Critique : Cinéaste encore méconnu en Occident, le vétéran Kiju Yoshida a commencé sa carrière en 1960 et a réalisé une dizaine de films, dont les sublimes Eros + Massacre (1969) et Onimaru (1988). Présenté hors compétition au Festival de Cannes 2002, Femmes en miroir offre un magnifique portrait de famille digne de Ozu, et la plus belle œuvre sur Hiroshima depuis Pluie noire (1989) de Shohei Imamura. Trois générations de femmes sont confrontées au traumatisme de la tragédie historique. Aï, une veuve âgée, dont le mari avait été irradié par la bombe et dont la fille, jeune mère à l’époque, avait disparu en 1945 ; Masako, amnésique, qui pourrait être la fille de Aï, mais n’a que le vague souvenir d’une plage où elle aurait joué, petite, avec sa mère ; Natsuki, bébé au moment des faits, est la petite-fille de Aï et peut-être l’enfant de Masako. Les trois femmes entreprennent un voyage à Hiroshima, en quête de la vérité et de leur passé. Une sobriété bergmanienne imprègne ce drame très digne, qui fuit tout pathos et chantage aux sentiments en révélant les doutes d’une nation, partagée entre le devoir de mémoire et la nécessité d’oublier. En mêlant les mémoires individuelle et collective, Yoshida montre l’universalité de la douleur et du travail de deuil. Des plans majestueux révèlent le savoir-faire et la sensibilité du réalisateur : la vieille femme se protégeant derrière son ombrelle, un miroir brisé reflétant son doux visage, ou bien encore le mouvement des vagues sur les dunes. Mais le cinéaste évite les pièges de l’esthétisme, tentation qui aurait pu paraître déplacée avec un tel sujet. « Tu n’as rien vu à Hiroshima ». Si les ombres de Resnais et de Duras hantent cette œuvre magnifique, la démarche de Yoshida se veut toutefois plus classique et moins éclatée que dans Hiroshima, mon amour.

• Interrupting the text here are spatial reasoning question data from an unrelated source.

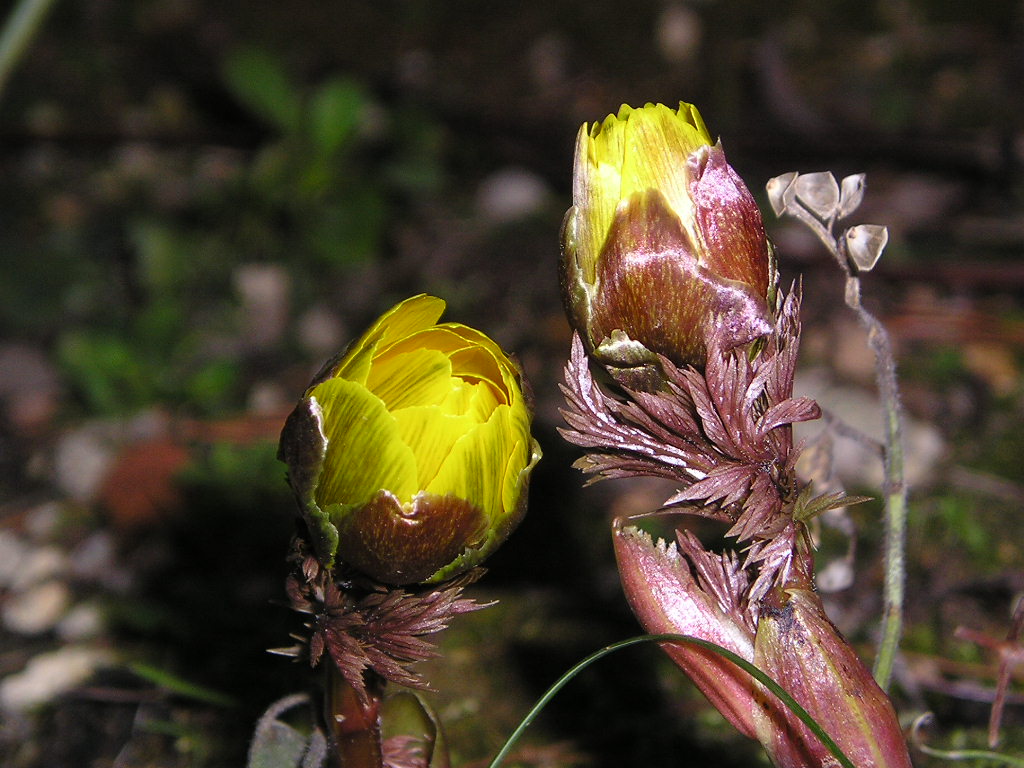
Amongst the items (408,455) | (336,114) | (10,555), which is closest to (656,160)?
(408,455)

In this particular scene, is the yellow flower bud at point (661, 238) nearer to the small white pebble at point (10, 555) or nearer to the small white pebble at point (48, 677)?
the small white pebble at point (48, 677)

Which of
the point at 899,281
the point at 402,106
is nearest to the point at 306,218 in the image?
the point at 402,106

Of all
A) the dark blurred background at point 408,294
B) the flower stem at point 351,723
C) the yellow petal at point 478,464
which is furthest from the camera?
the dark blurred background at point 408,294

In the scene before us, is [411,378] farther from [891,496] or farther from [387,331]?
[891,496]

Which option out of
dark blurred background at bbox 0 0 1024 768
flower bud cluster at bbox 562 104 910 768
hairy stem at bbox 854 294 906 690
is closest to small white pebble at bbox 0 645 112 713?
dark blurred background at bbox 0 0 1024 768

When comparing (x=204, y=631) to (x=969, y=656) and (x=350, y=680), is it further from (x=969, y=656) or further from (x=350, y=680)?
(x=969, y=656)

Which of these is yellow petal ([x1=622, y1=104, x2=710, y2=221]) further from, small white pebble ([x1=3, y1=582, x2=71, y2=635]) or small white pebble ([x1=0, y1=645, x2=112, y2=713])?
small white pebble ([x1=3, y1=582, x2=71, y2=635])

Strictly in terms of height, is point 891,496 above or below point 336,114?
below

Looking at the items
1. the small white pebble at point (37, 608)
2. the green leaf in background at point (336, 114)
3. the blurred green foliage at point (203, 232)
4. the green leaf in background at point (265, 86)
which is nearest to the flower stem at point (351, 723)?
the small white pebble at point (37, 608)
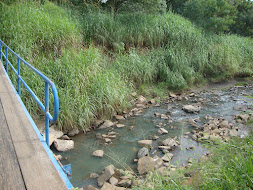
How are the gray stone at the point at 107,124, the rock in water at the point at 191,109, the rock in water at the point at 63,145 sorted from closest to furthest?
the rock in water at the point at 63,145 < the gray stone at the point at 107,124 < the rock in water at the point at 191,109

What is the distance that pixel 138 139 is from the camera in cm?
555

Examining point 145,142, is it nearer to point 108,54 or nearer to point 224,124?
point 224,124

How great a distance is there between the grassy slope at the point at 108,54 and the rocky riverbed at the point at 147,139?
622 millimetres

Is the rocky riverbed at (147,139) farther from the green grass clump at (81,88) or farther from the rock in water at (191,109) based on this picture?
the green grass clump at (81,88)

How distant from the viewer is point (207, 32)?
12.8 metres

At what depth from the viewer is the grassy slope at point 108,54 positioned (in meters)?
6.38

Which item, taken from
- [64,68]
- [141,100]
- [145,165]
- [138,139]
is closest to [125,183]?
[145,165]

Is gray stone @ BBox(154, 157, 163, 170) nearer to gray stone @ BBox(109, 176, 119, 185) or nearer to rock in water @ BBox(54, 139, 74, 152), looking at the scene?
gray stone @ BBox(109, 176, 119, 185)

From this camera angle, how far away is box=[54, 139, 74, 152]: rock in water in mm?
Result: 4906

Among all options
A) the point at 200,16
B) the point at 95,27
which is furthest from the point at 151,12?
the point at 200,16

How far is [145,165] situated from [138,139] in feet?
4.54

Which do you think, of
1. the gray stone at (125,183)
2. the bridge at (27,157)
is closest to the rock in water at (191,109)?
the gray stone at (125,183)

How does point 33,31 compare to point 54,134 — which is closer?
point 54,134

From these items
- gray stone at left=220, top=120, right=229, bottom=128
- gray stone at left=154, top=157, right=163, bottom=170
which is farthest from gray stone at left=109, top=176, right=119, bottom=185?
gray stone at left=220, top=120, right=229, bottom=128
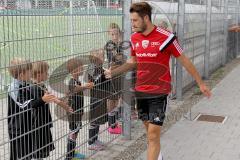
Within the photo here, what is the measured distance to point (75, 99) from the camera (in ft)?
15.2

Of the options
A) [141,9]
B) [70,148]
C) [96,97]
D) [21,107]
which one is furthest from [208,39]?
[21,107]

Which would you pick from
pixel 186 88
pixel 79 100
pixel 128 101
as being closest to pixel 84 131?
pixel 79 100

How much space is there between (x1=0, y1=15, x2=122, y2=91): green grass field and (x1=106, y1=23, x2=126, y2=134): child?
0.20 metres

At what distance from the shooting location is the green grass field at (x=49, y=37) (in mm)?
3389

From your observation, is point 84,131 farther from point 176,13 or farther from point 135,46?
point 176,13

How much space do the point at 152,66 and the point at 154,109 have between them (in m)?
0.45

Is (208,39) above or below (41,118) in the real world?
above

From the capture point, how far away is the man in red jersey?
4.45m

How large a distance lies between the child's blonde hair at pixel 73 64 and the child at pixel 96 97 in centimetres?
32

Soulignons enfin le jeu des trois actrices dont Mariko Okada, grande dame du cinéma japonais, qui interprète avec finesse et délicatesse le rôle de la grand-mère.
Gérard Crespo
Coup d’œil : Film de femmes, Femmes en miroir est aussi celui d’un pays marqué par un traumatisme. « J’ai Hiroshima au fond de moi depuis plus de cinquante ans », déclarait Kiju Yoshida au Monde. « En 1995, avec le cinquantenaire de la bombe, je me suis dit que c’était le moment d’apporter ma vision du XXe siècle et, pour moi, Hiroshima était incontournable. Je me suis décidé à passer outre l’interdiction que je m’étais imposée parce que des gens étaient morts et que j’avais survécu ». Kiju Yoshida, de son vrai nom Yoshishige Yoshida (吉田 喜重), est né le 16 février 1933 à Fukui. Il fut aussi metteur en scène de théâtre et d’opéra, auteur et critique.